Thursday night was the last night, ever, for A-Game Sportsplex. The dark, foreboding sky outside certainly fit the gloomy, hollow building.

But, on the volleyball courts where the Alliance Volleyball Club athletes and their parents played one last round of games, it was all light. On the courts, anyway.

The club set its eyes on the future, even while the present bummed them out plenty. Things, they say, are bright. They are ready to move on, they say, to somewhere they are wanted. Somewhere that deserves their business, and the business they bring to surrounding hotels, restaurants and shops.

After announcing this week that its owners and tenants reached an agreement in their ongoing legal situation, the building is now closed for good. It will be renovated and reconstructed, rumors say, as a regional headquarters for Mars, Inc.  by AL Neyer of Ohio.

As for Alliance, the club will be temporarily using courts at Currey Ingram Academy, Harpeth Hall, Ensworth and Quest Sports Center.
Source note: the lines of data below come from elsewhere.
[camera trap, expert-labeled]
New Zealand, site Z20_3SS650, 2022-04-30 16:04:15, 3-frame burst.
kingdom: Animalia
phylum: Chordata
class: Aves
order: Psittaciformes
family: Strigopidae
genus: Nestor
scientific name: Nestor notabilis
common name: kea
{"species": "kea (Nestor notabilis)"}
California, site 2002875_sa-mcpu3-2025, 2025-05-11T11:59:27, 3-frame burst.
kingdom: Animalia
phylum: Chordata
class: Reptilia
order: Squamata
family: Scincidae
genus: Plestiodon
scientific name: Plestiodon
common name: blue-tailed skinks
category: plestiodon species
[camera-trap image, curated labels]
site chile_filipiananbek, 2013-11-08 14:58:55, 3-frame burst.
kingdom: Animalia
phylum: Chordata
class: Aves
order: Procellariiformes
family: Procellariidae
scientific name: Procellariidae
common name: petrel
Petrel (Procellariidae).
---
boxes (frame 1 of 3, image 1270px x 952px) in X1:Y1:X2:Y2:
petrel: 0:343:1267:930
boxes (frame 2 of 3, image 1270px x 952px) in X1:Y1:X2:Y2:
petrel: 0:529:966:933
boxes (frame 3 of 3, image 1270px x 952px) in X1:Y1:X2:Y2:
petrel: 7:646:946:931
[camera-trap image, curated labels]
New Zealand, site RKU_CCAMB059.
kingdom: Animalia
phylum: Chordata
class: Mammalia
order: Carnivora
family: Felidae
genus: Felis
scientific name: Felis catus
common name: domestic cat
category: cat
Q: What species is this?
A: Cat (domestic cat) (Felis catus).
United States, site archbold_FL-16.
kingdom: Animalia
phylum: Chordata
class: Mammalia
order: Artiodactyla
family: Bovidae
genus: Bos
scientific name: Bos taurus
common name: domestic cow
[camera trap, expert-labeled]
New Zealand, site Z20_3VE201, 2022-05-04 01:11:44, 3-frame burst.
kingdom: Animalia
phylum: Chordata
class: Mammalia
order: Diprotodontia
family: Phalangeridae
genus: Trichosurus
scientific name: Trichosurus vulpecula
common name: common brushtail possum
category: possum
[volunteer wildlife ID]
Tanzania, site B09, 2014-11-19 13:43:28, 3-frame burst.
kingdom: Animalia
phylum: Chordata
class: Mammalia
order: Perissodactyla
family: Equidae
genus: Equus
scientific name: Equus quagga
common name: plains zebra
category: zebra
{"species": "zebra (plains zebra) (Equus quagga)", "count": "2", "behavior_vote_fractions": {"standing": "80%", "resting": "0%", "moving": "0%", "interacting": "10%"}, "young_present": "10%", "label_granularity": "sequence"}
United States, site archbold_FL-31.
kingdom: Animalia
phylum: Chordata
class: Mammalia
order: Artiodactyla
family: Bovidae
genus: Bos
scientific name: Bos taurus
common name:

If the future was very much on everyone’s mind, the past was right there in everyone’s face, with unstocked soda machines, a half-open snack bar, boxes filled up with stray equipment, out-of-order toilets and  a barred-up front desk. The place, quite frankly, did not look like it was kept in very good shape.

But:

“It is about the club, the athletes and the parents,” Mike Butler, parent of Emma, a sophomore at Franklin High School, said. “It is not so much the building as it is the club. There are life-long relationships that form here because we spend all of our time together.”

 

But, still. Leaving is hard:

“It is tough,”John Briggs, president of Alliance’s Board of Directors, said. “We have been here for six and a half years. But we are moving on. The nice part for us is we have a very good business model, we are a very good tenant. I am very confident that we will get what we want moving forward. Our challenge is needing all this space, and we are working hard to get it.”

As for the man who has been on the front lines of their struggle all along, Jeff Wismer takes the high road, the longview and has high hopes for the future:

“We have good options that we are excited about long-term, and wish the best of luck to whoever is moving in here after us,” he said.